The graphs for the number of touches on the files in the following GitHub repos can be found here:

You can find the data for the graphs above in the csv folder on GitHub.

A repository contains both source files and other files like configuration files. Developers spend most of the time changing source files for many reasons, for example, fixing bugs, extending them with new features or refactoring. The script CollectFiles.py collects all files in a repository. Your first task is to adapt the script to collect only the source files. First browse though the source files of each of the repo to identify the kind of source files it contains (some repos could be written in more than one programming language).

Task 2

First fork my repo johnxu21/sre. Write a script with the name <'your_firstname'_authorsFileTouches.py> that collects the authors and the dates when they touched for each file in the list of files generated by the adapted file CollectFiles.py (only source files).

Second, write a script that generates a scatterplot (using matplotlib) of date vs file variables where the points are shaded according to author variable. Each athour should have a distinct color. Looking at the scatter plot one should be able to tell a file that is touched many times and by who? This can help, for example, when identifying refactoring oppotunities, which developer should be allocated the task since they have touched a file many times. Since the files in some repos can be very many, you can create a scatterplot for the top 50 files with many touches. It would also be wise to code the files since they have very long names making the plot look very funny. You could for example use f1, f2, f3 .... ,f50.

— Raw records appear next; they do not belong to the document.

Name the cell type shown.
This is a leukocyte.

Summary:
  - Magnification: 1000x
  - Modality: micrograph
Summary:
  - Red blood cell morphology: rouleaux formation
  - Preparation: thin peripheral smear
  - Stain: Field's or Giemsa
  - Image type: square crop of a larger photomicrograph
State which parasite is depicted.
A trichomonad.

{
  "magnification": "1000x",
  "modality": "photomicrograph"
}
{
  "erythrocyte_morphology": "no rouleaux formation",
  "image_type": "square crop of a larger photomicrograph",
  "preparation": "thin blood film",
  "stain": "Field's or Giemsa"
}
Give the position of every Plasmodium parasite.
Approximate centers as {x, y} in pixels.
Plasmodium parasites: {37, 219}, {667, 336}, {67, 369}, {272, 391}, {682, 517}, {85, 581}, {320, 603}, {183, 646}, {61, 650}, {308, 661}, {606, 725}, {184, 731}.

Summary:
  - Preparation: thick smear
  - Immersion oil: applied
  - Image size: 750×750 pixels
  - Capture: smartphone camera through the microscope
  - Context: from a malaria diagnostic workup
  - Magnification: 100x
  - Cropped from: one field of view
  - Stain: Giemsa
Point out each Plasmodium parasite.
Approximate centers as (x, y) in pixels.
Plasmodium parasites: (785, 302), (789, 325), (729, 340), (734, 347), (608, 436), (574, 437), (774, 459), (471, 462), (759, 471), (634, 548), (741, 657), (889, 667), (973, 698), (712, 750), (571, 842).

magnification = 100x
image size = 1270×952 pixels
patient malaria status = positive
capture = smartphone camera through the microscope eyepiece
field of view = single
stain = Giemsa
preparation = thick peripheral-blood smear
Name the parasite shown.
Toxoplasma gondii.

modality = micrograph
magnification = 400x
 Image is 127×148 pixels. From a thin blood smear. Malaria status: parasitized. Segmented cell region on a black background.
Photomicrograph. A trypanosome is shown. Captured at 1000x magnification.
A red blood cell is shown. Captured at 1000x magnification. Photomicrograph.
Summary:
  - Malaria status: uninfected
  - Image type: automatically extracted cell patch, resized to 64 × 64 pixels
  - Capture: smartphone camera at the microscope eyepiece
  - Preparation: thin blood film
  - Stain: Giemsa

You can name the stript for drowing the histogram <'your_firstname'+scatterplot.py>. You get a hint on how draw the scatter plot this link Stackoverflow

Hypothetical example

Let say a repo has six source files (file1, file2, file3, file4, file5, and file6). It has three authors (red, blue and green). The authors have been updating the files and commiting their changes. This scatterplot shows the authors activities over time.

Task 3 (Optional)

Write a script that will extract the merged pull requests and the closed and not merged pull requests from each of the repositories above. You can read about the structure of the pull requests from here Pull Reuests. Draw one graph containing all the five repos above which compares merged pull requests and closed (but not marged merged).